Olía a guiso y se oía reír en voz baja. En el suelo yacía dormido un perro de pelo rubio.

También en el suelo había paquetes envueltos en papeles de colores alegres y atados con cintas brillantes. Según estaba mirando Jonás, un niño pequeño empezó a cogerlos y repartirlos por la habitación: se los daba a otros niños, a adultos que evidentemente eran padres, y a una pareja de un hombre y una mujer más viejos, que estaban callados y sonrientes, sentados los dos en un sofá.

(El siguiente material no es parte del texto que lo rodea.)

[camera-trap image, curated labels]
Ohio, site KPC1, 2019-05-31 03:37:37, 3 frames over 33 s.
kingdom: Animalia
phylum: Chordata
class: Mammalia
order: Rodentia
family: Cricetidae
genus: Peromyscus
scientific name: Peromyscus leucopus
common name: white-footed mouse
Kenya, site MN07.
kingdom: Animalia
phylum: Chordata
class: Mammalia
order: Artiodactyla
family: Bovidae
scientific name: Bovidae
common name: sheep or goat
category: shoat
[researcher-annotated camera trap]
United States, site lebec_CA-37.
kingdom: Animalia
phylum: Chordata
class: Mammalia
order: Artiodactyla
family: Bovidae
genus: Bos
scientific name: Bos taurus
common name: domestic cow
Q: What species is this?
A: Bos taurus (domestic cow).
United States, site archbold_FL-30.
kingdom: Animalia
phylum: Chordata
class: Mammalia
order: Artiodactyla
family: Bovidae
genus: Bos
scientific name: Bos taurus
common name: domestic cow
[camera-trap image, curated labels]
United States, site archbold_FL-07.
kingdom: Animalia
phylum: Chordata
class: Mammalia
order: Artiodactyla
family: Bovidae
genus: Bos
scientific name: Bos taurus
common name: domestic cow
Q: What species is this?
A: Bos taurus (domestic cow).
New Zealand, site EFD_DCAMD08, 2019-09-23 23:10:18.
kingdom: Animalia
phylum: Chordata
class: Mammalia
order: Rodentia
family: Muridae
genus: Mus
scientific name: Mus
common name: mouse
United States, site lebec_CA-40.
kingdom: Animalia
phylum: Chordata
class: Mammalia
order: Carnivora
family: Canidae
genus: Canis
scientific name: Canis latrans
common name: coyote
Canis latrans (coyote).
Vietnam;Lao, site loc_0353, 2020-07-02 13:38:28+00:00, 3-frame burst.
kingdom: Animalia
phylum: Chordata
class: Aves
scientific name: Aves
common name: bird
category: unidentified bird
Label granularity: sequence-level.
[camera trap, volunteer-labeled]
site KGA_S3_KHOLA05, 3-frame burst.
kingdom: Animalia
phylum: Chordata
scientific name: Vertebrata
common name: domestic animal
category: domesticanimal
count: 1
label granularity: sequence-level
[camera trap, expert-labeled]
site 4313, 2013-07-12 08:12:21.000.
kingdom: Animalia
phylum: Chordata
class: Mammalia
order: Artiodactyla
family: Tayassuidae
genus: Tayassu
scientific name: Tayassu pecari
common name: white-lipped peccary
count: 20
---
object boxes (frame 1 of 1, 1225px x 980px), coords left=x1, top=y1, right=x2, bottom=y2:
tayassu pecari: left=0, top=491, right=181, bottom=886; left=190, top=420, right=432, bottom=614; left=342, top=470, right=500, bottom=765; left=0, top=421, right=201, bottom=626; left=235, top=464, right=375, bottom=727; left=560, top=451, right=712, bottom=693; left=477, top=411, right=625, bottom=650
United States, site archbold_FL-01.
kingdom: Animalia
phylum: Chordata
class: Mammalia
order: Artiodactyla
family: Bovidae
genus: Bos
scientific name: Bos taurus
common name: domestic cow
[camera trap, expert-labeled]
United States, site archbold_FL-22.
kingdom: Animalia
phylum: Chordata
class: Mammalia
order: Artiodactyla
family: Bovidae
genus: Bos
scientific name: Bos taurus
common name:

Mientras Jonás miraba, empezaron uno por uno a desatar las cintas de los paquetes, a desenvolverlos de sus papeles alegres y abrir las cajas, y a sacar de ellas juguetes y ropa y libros. Exclamaban de alegría y se abrazaban.

El niñito fue a sentarse en el regazo de la mujer anciana y ella le meció y frotó una mejilla contra la suya.

Jonás abrió los ojos y se quedó feliz sobre la cama, gozando todavía de aquel recuerdo cálido y reconfortante. Todo estaba allí, todas las cosas que había aprendido a valorar.

—¿Qué has percibido? —preguntó el Dador.

—Calor —respondió Jonás—, y felicidad. Y... déjeme pensar. Familia.

Era una celebración de algo, una fiesta. Y algo más..., pero no se me ocurre la palabra.

—Ya te llegará.

—¿Quiénes eran los Viejos? ¿Por qué estaban allí?

Eso le había extrañado a Jonás, verles en la habitación. Los Viejos de la Comunidad no salían nunca de su lugar particular, de la Casa de los Viejos, donde vivían tan bien atendidos y respetados.